*Directive 1*
Please set down, word for word, everything in the records from the line containing "this 730×530 image." down to the end of the records.

The idea is to use urea as a "masked" hydrazine, forming an adduct with the aldehyde and then performing the Hoffmann degradation.
First, we can react the aldehyde with urea to form a hemiaminal, and eliminate water to form the enamide (or enurea):
http://www.sciencedirect.com/science/article/pii/S0040402004...
Alternatively, we can convert the alcohol to a vinyl ether, and couple to the amide with palladium, eliminating alcohol, which might be more
efficient:
http://pubs.acs.org/doi/abs/10.1021/ol0494360
In both cases we of course hope for urea to functionalize at only one nitrogen, which means we want to use it in excess. I'm not sure how easy it is
to prefer hemiaminal formation over the alkylidene-bis-urea. It might also be possible to convert the bis-urea adduct to an enamide but I never found
a case where that was done.
From the enurea, a Hoffmann degradation should give an enhydrazine, which rearranges to the hydrazone. This reaction is famous enough that I don't
need to cite it, although references on this particular substrate moiety are lacking.
The primary question is: Orgsyn mentions that water "catalyzes the disproportionation of hydrazones to azines and aldehydes". Obviously this is not
desirable. Some details on the disproportionation are in this paper:
http://pubs.rsc.org/-/content/articlelanding/1966/j3/j396600...
to which I do not have access. It may be possible to degrade the urea in alcohol to a carbamate and transesterify this in acetic acid to yield the
hydrazone. However even these conditions might introduce disproportionation and I'm not sure how severe the problem is.

*Data for this task*
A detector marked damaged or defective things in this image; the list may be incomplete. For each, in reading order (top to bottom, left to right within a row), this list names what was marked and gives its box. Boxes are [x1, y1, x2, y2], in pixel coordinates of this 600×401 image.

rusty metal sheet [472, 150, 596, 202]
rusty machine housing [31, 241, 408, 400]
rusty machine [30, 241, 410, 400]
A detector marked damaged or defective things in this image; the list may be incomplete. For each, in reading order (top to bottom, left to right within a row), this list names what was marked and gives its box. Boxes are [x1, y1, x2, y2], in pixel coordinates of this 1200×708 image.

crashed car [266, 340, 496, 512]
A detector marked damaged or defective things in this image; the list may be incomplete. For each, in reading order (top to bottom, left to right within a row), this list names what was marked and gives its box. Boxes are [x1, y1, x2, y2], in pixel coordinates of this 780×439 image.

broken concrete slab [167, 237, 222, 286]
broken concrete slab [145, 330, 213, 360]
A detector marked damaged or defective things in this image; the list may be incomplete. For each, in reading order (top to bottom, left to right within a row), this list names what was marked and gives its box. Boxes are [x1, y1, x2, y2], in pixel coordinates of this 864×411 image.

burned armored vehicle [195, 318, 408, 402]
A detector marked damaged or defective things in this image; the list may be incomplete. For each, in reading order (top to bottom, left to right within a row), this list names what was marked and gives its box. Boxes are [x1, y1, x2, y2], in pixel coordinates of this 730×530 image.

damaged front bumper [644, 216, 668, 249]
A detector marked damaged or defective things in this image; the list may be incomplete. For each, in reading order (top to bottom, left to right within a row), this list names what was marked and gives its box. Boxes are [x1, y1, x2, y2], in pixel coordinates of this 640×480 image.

*Directive 2*
Pull out everything in the hydrazone text from "Alternatively, we can" down to "moiety are lacking.", without changing a word.

*Output 1*
A detector marked damaged or defective things in this image; the list may be incomplete. For each, in reading order (top to bottom, left to right within a row), this list names what was marked and gives its box. Boxes are [x1, y1, x2, y2], in pixel coordinates of this 730×530 image.

damaged front bumper [644, 216, 668, 249]
A detector marked damaged or defective things in this image; the list may be incomplete. For each, in reading order (top to bottom, left to right within a row), this list names what was marked and gives its box. Boxes are [x1, y1, x2, y2], in pixel coordinates of this 640×480 image.

*Output 2*
Alternatively, we can convert the alcohol to a vinyl ether, and couple to the amide with palladium, eliminating alcohol, which might be more
efficient:
http://pubs.acs.org/doi/abs/10.1021/ol0494360
In both cases we of course hope for urea to functionalize at only one nitrogen, which means we want to use it in excess. I'm not sure how easy it is
to prefer hemiaminal formation over the alkylidene-bis-urea. It might also be possible to convert the bis-urea adduct to an enamide but I never found
a case where that was done.
From the enurea, a Hoffmann degradation should give an enhydrazine, which rearranges to the hydrazone. This reaction is famous enough that I don't
need to cite it, although references on this particular substrate moiety are lacking.